You can use dynamic compression (Compressor effect) or limiting (Limiter effect) to boost the volume beyond maximizing/normalizing, but of course this will affect the dynamics of the music. (Perfect, if you like that modern-boring, constantly-loud, sound! )
Any advice with the Audacity effects?
I usually try some “regular” Noise Reduction for the constant background noise. Sometimes there are artifacts (side effects) so sometimes I have to decide if “the cure is worse than the disease”.
Many older LPs sound a little “dull” so sometimes I’ll add +3dB to +6dB of high-end boost with the Equalizer.

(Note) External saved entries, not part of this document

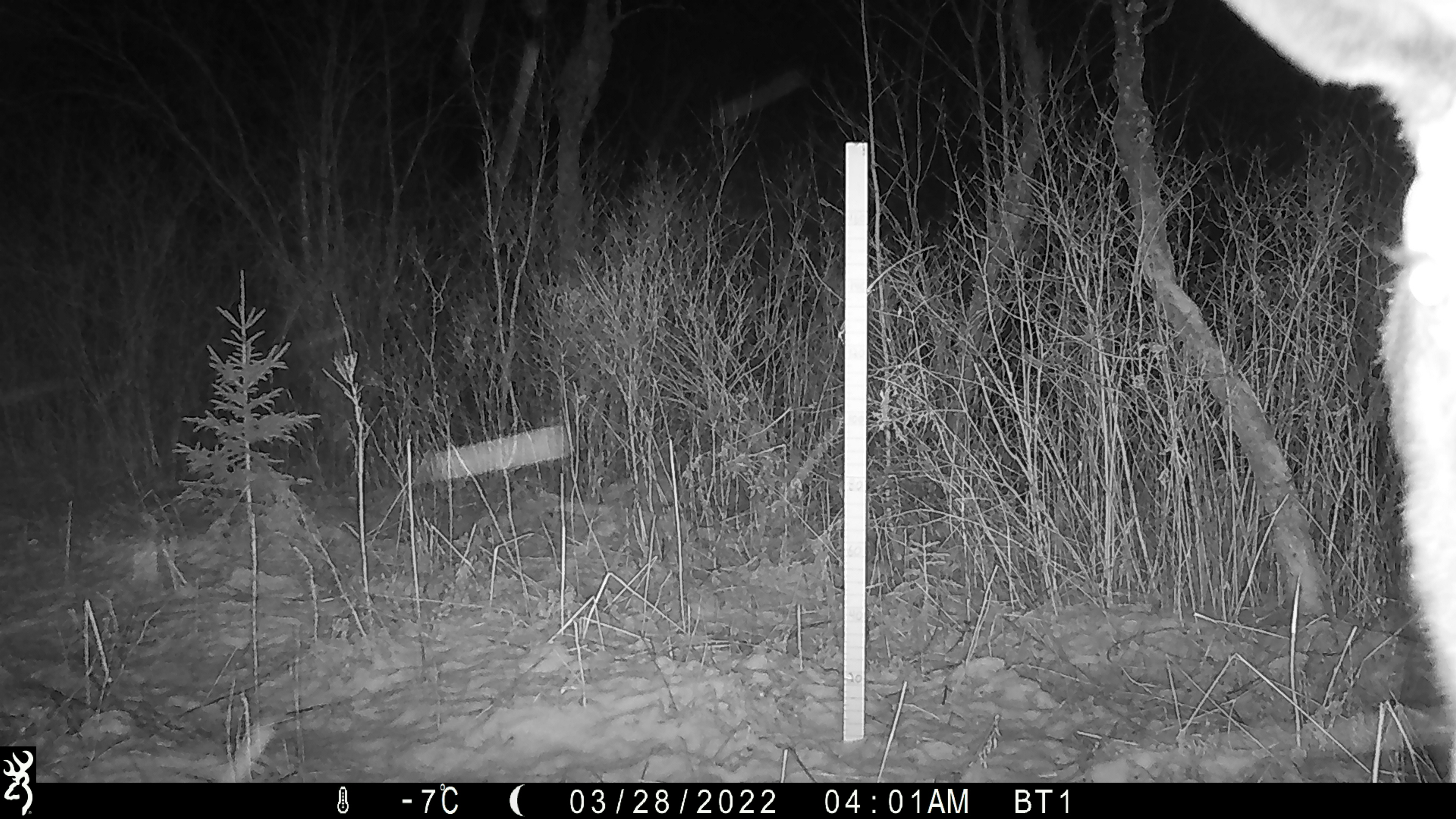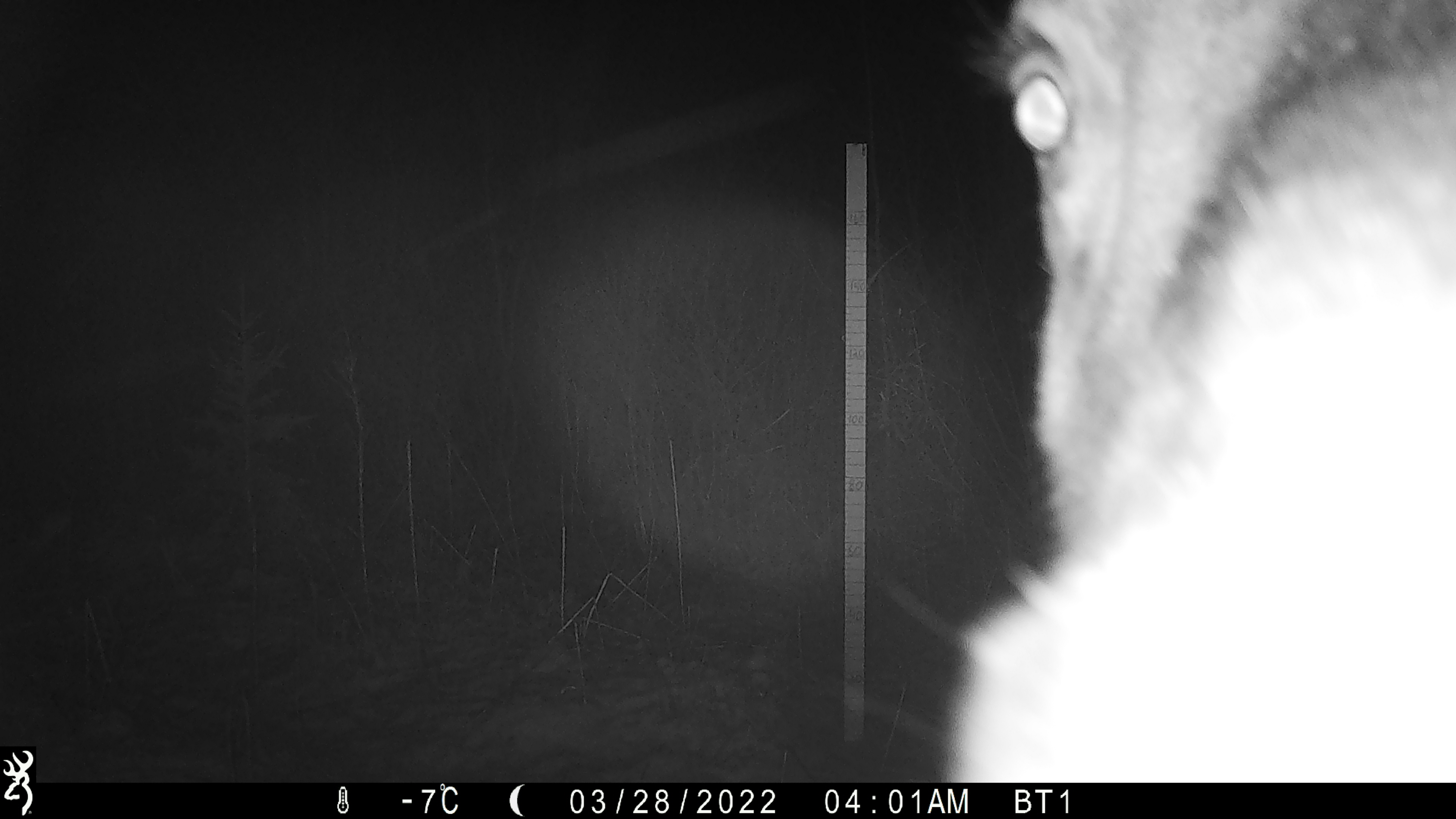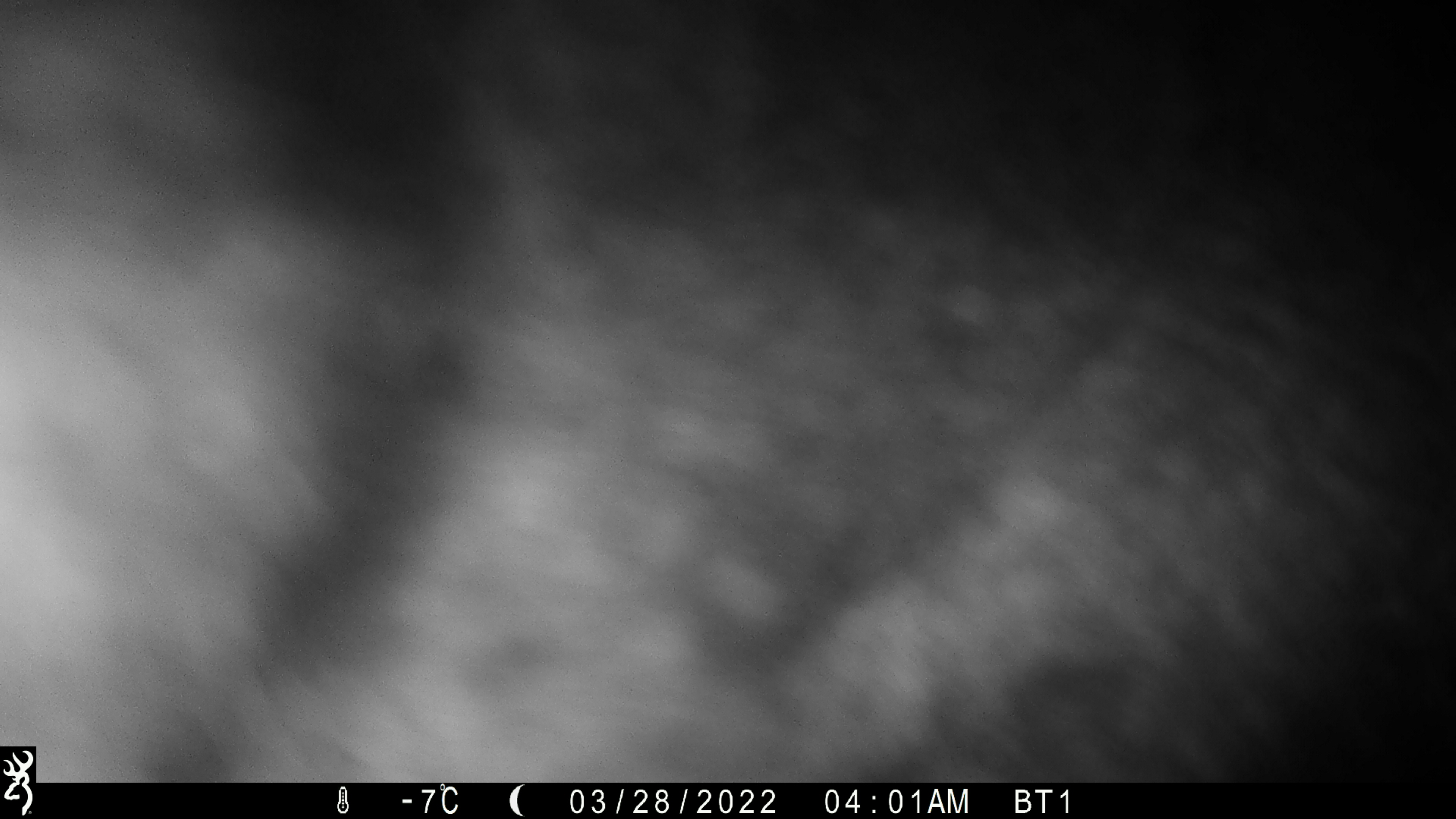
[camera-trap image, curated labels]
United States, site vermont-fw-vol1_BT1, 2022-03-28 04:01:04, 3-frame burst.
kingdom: Animalia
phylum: Chordata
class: Mammalia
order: Artiodactyla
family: Cervidae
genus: Alces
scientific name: Alces alces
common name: moose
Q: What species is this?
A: Moose (Alces alces).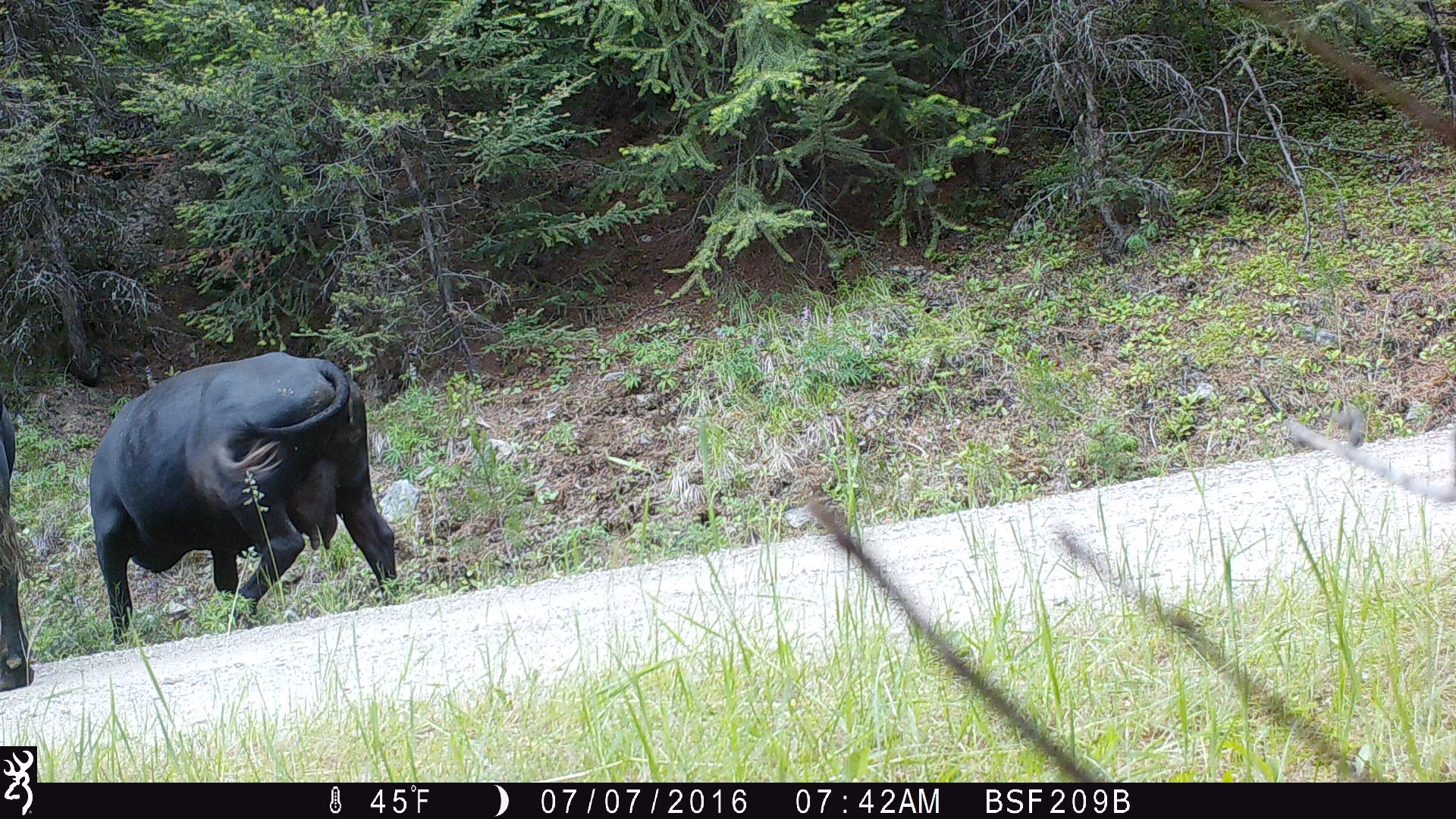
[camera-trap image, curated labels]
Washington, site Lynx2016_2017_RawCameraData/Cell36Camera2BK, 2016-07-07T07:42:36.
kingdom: Animalia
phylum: Chordata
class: Mammalia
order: Artiodactyla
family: Bovidae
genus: Bos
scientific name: Bos taurus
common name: domestic cattle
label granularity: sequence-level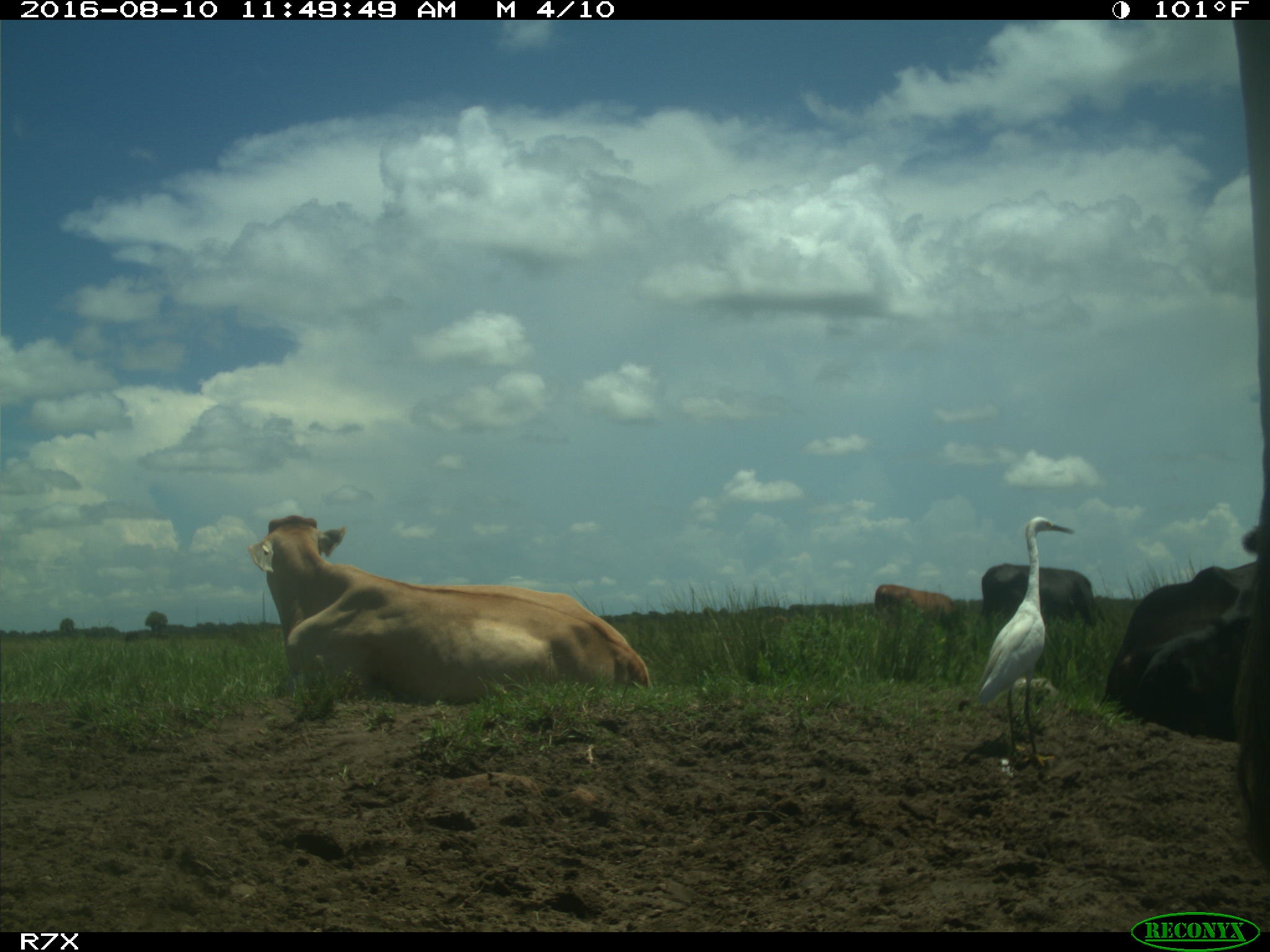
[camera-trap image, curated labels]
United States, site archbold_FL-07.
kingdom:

Before any of that, I start with [u]Wave Repair[/u] ($30 USD) to remove clicks and pops. It does an audibly perfect job on most vinyl defects (with a choice of repair methods) and in the manual mode it only “touches” the audio where you identify a defect. However, it usually takes me a full weekend to clean-up the recording and I’m going to try something more automated next time. [u]This page[/u] (written by the developer of Wave Repair) has several other software suggestions as well as a ton of other information about digitizing LPs.
After I’m done with all other processing I Amplify (normalize) for 0dB peaks. (I do this with the songs combined in one big WAV file so the relative volume between songs is not changed.)
This is so awesome to be able to get some of my vinyl onto CD for car/archival. I’d appreciate any advice. Thank you.
Buy the CD!!! (If it’s available.) Most of the LPs I’ve digitized are old, and although I’ve had reasonably good results with the clean-up, the digitized copies rarely sound as “clean” as a CD or MP3.